Syjuco, a professor in UC Berkeley’s Department of Art Practice, took the photo a year after Donald Trump was elected president. Undocumented students across the U.S. who had been able to attend college as part of Deferred Action for Childhood Arrivals, or DACA, suddenly found themselves and the lives they had built in jeopardy.
Photographing her student, who had recently graduated with an art practice degree, under literal cover, thought Syjuco, would be a way to illustrate the contradictions the young artist was facing in her daily life. On one hand, she had to be hidden and not call attention to herself in order to conceal her undocumented status.
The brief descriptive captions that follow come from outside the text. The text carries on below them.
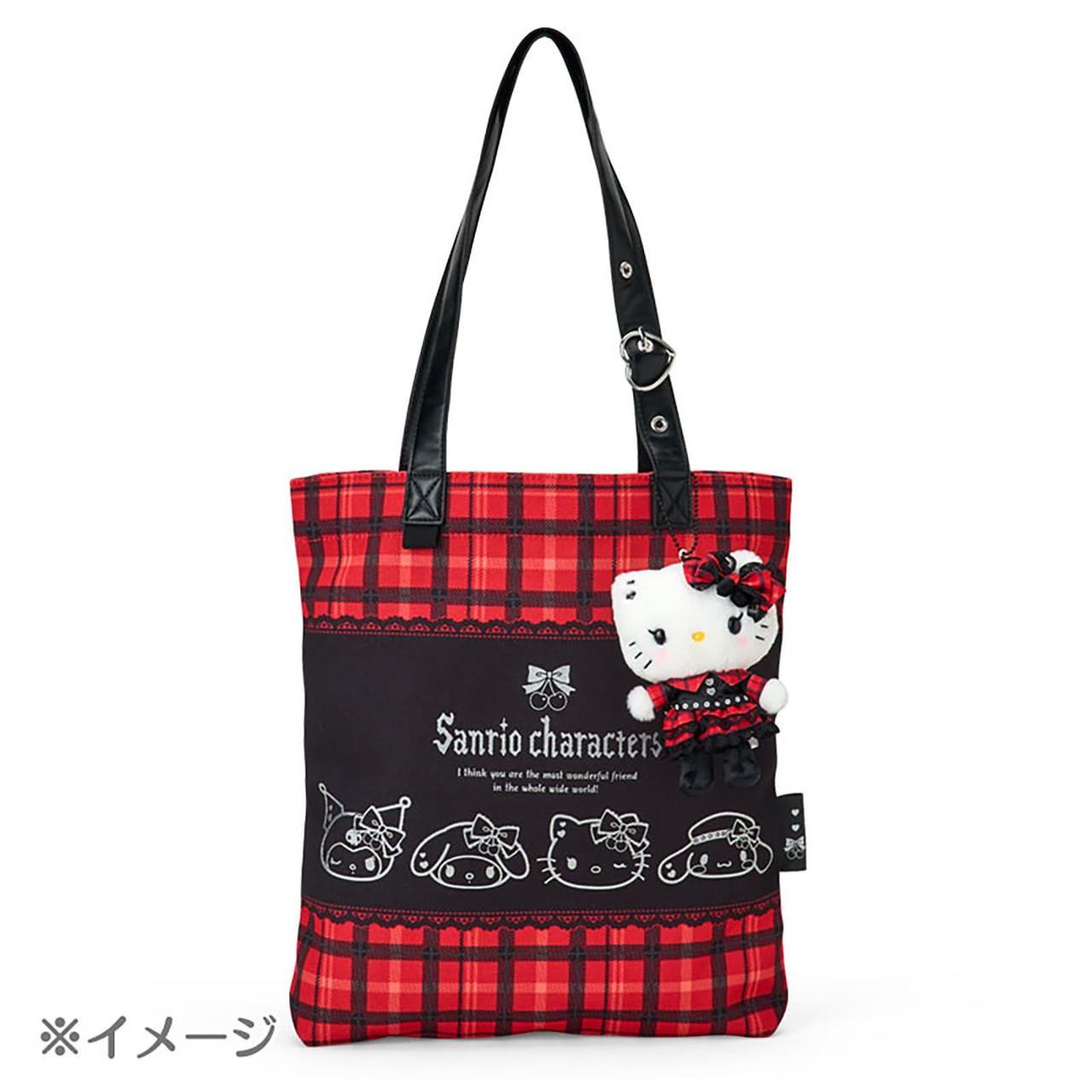 ✨コンプ✨☺️新品タグ付☺️SANRIO★レディマイメロディ★マスコットホルダー Sanrio My Melody Mascot Holder Sweet Rock N Check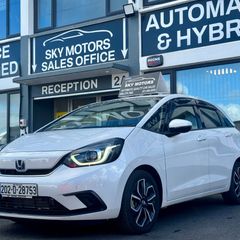 Honda Fit 2020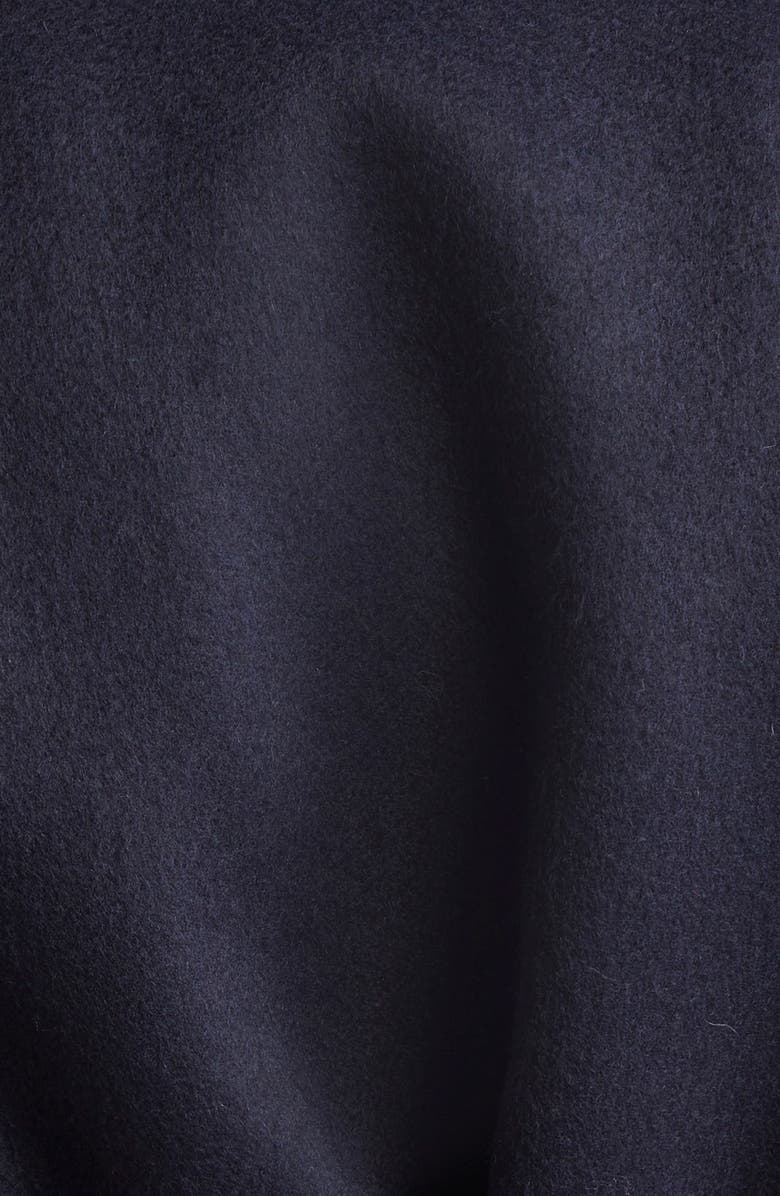 Moncler Archivio DNA Cape Jacket, Alternate, color, Blue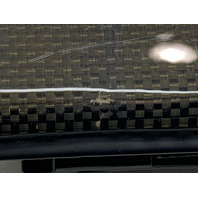 05-12 Porsche 911 997 Boxster Cayman 987 Console Ash Tray Carbon Fiber OEM Used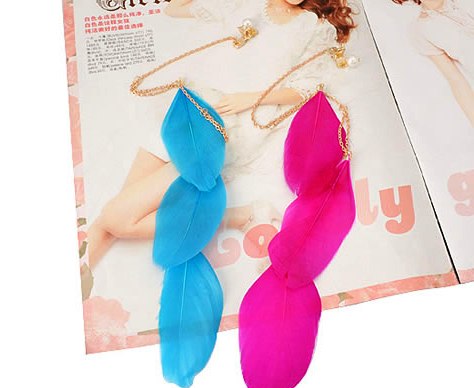Hair Accessories neon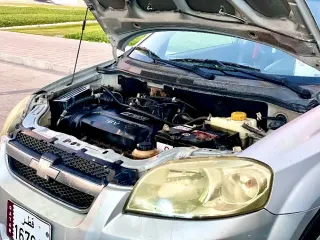 Chevrolet Aveo 2011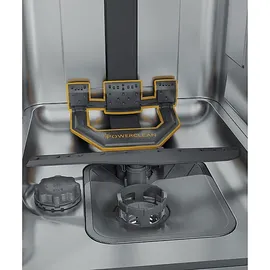 Bauknecht BK6UC11BS7A0X Einbau-Geschirrspüler (unterbaufähig, 448 mm breit, Edelstahl)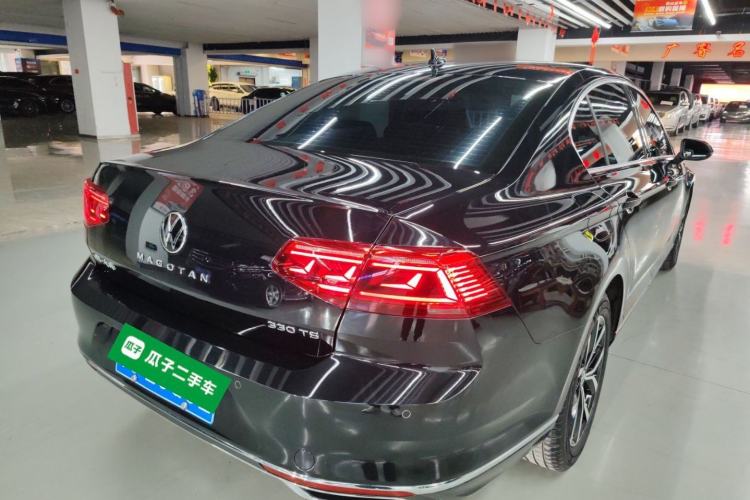 Used Volkswagen Magotan 2020 330TSI DSG Leading Model
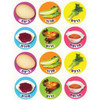 Passover Seder Plate Sticker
On the other hand, she had to stand out and be noticed to start a career and be a productive person in society.
“I wanted to shoot a photo that would both protect her identity and also describe the idea of having been disappeared, or all of a sudden rendered invisible,” said Syjuco.
The portrait is part of I AM…, an exhibition at Root Division curated by independent curator and editor Adrianne Ramsey that features 15 artists, the majority of whom are based in the Bay Area. The exhibited works, said Ramsey, “respond critically to the idea that American identity is complicit and bound to patterns of violence and rampant discrimination.” Ronald Rael, chair of Berkeley’s Department of Architecture, and his partner, Virginia San Fratello, are showing their billboard “Reunite” (2018) there, and several art practice alumni, including Jear Keokham, Reniel Del Rosario and Andrew Wilson, also have works on display.
Syjuco said that even though our government has a new administration, it doesn’t mean that our country is suddenly safe for immigrants or other people who don’t fit an exclusionary model of what an American is — middle class and of European ancestry.
“These issues are longstanding,” she said, “like racism and the lack of diverse representation in governmental policy and support structures. They didn’t just go away. The xenophobic policies harnessed during the last four years weren’t an anomaly. There are still things that we need to keep speaking against to show the diversity and complexity of who counts in America.”